La tribalité, base de toute cohésion

Quant à la cohésion des équipes, il est impératif que les managers, les gestionnaires comprennent une chose, la seule d’ailleurs qui importe puisqu’elle assure les liens entre les personnes: c’est le sentiment de tendre tous vers un objectif commun aux retombées collectives et équitables. L’impression d’être écouté, d’être compris, d’être soutenu, et d’être considéré comme la solution, dans sa globalité et dans sa finalité.

Les gens ne sont pas si intéressés d’être uniquement un moyen conduisant à la solution. Sans euphémisme, ils ne veulent pas se sentir réduits à de simples gadgets de gestionnaire ou de dirigeant. Des instruments plus ou moins importants dans le rendement, l’accroissement des bénéfices. 

Un autre aspect essentiel de la recherche de cohésion est que les organisations, les équipes fonctionnent désormais – souvent sans en être conscients – en mode tribal. Tous les efforts en la matière sont vains si les dirigeants et les gestionnaires dans la réalité, quotidienne, n’est pas au fait de cette tribalité organisationnelle. 

Les Millenials constituent des tribus bien plus que des communautés. La nuance n’est pas seulement sémantique.
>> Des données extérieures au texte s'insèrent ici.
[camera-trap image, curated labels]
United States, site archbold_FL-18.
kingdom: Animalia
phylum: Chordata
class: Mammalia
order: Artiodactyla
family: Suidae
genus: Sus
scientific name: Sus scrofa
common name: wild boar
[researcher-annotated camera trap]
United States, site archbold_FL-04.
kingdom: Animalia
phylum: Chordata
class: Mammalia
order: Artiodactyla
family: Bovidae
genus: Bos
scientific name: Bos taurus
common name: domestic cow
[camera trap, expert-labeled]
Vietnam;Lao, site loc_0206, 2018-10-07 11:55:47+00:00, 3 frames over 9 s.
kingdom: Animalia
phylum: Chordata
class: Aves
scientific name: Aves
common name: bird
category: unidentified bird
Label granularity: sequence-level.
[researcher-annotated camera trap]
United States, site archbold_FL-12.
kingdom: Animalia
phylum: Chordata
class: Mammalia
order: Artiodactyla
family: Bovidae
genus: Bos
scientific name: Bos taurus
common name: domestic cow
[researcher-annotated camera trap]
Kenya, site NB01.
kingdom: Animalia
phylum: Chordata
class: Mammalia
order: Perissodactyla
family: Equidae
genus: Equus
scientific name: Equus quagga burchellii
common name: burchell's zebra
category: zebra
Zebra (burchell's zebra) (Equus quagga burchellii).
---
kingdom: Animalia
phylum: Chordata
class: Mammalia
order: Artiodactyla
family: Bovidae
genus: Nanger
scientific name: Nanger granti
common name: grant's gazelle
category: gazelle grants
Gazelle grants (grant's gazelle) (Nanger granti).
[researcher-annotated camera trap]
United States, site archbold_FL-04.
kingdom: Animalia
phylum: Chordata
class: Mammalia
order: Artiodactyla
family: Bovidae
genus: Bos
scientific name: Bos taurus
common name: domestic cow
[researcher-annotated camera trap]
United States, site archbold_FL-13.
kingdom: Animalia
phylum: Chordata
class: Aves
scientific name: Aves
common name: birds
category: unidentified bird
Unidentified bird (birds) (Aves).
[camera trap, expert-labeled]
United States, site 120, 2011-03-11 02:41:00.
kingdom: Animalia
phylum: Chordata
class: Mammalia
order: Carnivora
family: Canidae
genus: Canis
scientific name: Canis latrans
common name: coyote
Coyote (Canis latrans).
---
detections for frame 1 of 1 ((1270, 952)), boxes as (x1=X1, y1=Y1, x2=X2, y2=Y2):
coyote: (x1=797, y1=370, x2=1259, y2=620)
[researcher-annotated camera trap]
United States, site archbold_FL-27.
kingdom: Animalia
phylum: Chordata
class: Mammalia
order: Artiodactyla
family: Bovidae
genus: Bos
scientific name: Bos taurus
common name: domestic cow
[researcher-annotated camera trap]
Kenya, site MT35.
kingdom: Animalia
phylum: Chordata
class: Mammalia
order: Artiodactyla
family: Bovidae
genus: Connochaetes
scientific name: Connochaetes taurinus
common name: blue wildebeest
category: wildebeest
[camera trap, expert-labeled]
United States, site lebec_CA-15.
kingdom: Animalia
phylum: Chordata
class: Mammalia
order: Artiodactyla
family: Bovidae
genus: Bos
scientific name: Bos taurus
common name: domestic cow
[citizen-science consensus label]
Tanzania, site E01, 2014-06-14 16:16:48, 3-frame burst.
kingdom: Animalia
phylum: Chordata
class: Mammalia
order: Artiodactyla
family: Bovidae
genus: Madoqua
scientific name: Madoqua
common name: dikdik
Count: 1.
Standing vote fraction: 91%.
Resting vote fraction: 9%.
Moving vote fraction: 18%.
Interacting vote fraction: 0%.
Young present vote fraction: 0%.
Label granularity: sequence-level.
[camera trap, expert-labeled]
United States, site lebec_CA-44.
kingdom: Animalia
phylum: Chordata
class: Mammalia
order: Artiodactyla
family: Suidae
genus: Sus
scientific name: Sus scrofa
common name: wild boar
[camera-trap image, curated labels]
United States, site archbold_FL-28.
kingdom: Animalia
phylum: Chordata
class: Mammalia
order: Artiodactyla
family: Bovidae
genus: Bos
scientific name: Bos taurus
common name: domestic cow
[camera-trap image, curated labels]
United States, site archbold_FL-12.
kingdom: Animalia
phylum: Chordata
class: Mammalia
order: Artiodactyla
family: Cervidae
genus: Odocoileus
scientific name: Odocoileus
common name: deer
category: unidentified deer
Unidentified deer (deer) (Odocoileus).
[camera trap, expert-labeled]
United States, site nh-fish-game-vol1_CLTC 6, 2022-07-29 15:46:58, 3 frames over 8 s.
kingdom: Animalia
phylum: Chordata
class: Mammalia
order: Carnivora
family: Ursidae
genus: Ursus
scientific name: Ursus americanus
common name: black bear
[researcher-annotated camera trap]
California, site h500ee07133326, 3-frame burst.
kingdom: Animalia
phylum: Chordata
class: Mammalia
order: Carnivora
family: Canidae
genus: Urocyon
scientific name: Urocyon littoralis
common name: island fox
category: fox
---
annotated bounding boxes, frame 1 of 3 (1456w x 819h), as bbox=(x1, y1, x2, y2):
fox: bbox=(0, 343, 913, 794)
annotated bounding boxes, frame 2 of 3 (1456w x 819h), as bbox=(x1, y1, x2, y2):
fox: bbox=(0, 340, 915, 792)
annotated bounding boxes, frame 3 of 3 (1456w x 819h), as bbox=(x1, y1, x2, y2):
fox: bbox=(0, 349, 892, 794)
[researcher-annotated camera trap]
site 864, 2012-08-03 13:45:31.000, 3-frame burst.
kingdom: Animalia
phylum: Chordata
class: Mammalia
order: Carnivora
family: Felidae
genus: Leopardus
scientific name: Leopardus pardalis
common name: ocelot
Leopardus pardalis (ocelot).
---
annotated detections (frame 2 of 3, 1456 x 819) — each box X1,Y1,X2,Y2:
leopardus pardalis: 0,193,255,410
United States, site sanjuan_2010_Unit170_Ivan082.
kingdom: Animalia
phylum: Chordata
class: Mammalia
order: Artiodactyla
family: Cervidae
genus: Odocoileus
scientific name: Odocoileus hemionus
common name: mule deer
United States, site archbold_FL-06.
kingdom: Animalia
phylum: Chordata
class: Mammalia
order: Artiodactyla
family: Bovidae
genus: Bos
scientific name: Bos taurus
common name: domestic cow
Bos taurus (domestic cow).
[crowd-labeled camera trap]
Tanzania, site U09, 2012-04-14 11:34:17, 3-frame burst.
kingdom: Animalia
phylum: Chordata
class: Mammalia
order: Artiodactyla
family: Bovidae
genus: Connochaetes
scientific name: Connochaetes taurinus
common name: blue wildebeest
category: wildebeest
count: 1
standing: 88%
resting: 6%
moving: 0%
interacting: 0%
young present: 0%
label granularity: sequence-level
Derrière, il y a toute une identité, un rapport de réciprocité et de loyauté, une mentalité, toute une expressivité, tout un réel avec ses codes et ses connectivités au monde. Pour les motiver, les pousser à la cohésion, il faut savoir comprendre cette donne et s’ajuster. 

 

La Tribalité définit  le lien social d’un individu à la  tribu à laquelle il appartient. Elle détermine également les relations sociales, économiques et religieuses  d’une tribu avec les autres tribus. Ces rapports se basent sur des valeurs de partage, de respect,  de bon voisinage, de consensus, de justice etc. Elle norme les rapports sociaux afin de construire et consolider le « Vivre ensemble » entre toutes les tribus (ou groupe ethnolinguistiques) sur un territoire donné.